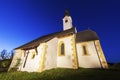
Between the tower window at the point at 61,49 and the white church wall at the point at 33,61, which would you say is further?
the tower window at the point at 61,49

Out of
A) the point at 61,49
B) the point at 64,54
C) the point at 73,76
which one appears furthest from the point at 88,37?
the point at 73,76

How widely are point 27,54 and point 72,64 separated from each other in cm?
816

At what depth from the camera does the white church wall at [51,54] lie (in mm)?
12544

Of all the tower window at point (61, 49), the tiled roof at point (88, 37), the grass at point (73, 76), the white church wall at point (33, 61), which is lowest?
the grass at point (73, 76)

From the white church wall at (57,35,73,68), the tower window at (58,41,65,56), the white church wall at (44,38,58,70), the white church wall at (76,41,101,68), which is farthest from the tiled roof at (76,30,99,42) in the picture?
the white church wall at (44,38,58,70)

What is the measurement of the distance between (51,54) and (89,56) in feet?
20.3

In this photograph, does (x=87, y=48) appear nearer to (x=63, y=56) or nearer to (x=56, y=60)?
(x=63, y=56)

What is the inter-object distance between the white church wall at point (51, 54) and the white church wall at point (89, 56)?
4.24 m

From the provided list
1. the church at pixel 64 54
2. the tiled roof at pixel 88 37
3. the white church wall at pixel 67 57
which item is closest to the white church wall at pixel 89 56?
the church at pixel 64 54

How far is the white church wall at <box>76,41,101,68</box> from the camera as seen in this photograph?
13.2 meters

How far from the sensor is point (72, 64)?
1255 cm

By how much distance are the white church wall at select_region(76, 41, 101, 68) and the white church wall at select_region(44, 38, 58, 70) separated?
4244 mm

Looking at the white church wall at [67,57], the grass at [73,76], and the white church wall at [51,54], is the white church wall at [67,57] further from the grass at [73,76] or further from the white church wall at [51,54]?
the grass at [73,76]

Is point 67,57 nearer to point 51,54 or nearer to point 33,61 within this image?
point 51,54
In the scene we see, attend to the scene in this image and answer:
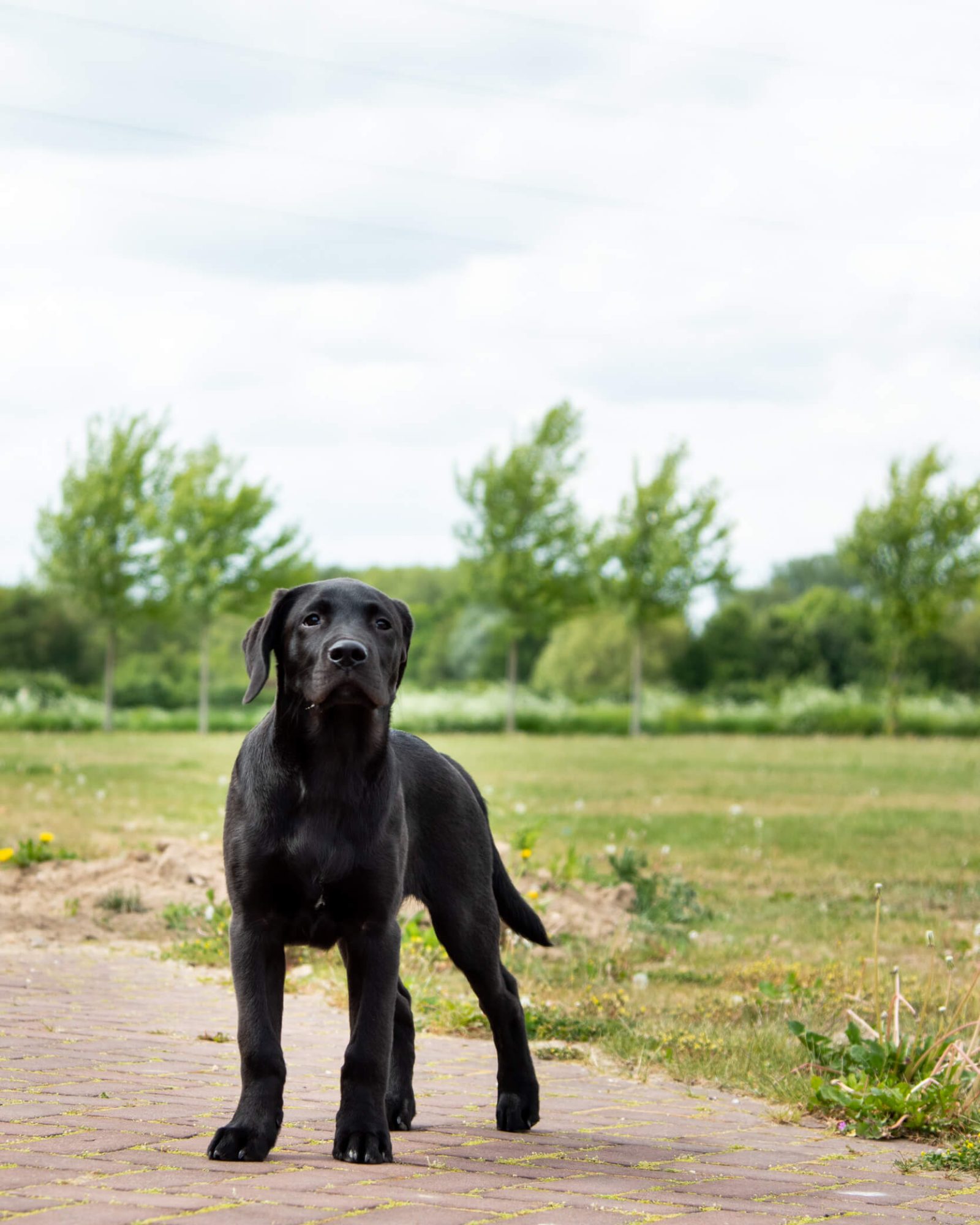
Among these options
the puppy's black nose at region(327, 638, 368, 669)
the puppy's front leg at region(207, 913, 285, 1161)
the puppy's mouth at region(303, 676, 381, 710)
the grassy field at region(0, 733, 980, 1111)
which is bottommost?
the grassy field at region(0, 733, 980, 1111)

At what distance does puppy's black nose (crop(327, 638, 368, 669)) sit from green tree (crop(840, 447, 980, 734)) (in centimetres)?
3427

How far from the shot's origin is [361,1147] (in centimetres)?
350

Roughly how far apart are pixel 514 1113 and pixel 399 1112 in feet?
1.13

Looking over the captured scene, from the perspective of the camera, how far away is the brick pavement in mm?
3051

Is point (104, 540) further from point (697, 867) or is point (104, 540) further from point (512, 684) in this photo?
point (697, 867)

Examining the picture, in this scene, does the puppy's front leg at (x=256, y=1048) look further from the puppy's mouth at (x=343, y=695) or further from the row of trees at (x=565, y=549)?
the row of trees at (x=565, y=549)

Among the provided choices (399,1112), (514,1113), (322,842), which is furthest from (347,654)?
(514,1113)

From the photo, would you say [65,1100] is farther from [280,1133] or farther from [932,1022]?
[932,1022]

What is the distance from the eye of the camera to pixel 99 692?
134ft

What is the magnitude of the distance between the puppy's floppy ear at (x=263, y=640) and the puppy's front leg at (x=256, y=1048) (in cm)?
64

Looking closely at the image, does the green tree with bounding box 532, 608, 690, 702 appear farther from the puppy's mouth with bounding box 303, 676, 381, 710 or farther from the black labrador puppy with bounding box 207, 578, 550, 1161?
the puppy's mouth with bounding box 303, 676, 381, 710

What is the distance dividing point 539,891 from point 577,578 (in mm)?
27213

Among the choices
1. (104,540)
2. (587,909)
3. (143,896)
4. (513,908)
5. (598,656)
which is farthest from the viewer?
(598,656)

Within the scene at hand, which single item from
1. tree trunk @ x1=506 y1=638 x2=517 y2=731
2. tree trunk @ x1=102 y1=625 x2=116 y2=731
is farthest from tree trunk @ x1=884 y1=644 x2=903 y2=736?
tree trunk @ x1=102 y1=625 x2=116 y2=731
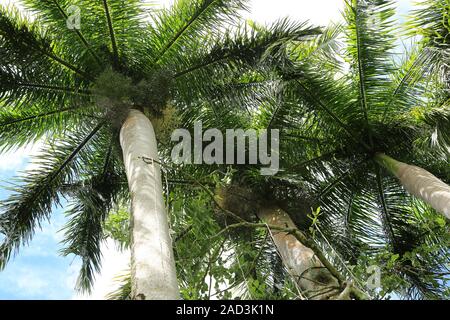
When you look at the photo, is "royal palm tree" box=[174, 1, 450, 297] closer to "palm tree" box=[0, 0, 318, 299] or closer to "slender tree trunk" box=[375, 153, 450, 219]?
"slender tree trunk" box=[375, 153, 450, 219]

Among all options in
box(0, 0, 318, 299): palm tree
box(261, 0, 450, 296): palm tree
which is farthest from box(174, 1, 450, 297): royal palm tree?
box(0, 0, 318, 299): palm tree

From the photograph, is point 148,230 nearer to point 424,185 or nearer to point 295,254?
point 295,254

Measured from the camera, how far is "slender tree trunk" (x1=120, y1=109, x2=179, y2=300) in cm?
370

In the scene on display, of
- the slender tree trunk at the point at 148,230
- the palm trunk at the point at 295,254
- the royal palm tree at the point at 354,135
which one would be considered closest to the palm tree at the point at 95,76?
the royal palm tree at the point at 354,135

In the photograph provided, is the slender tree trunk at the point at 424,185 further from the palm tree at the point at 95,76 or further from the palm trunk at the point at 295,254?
the palm tree at the point at 95,76

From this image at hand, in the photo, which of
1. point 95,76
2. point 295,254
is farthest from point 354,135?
point 95,76

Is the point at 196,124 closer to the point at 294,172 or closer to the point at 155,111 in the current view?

-*-

§ **WRITTEN TASK**
Pull out each line of the data that contains the string "nose", treating uppercase and lowercase as different.

§ **EXERCISE RESULT**
the puppy's black nose at region(327, 638, 368, 669)
At what distance does puppy's black nose (crop(327, 638, 368, 669)) sit from green tree (crop(840, 447, 980, 734)) (in centimetres)?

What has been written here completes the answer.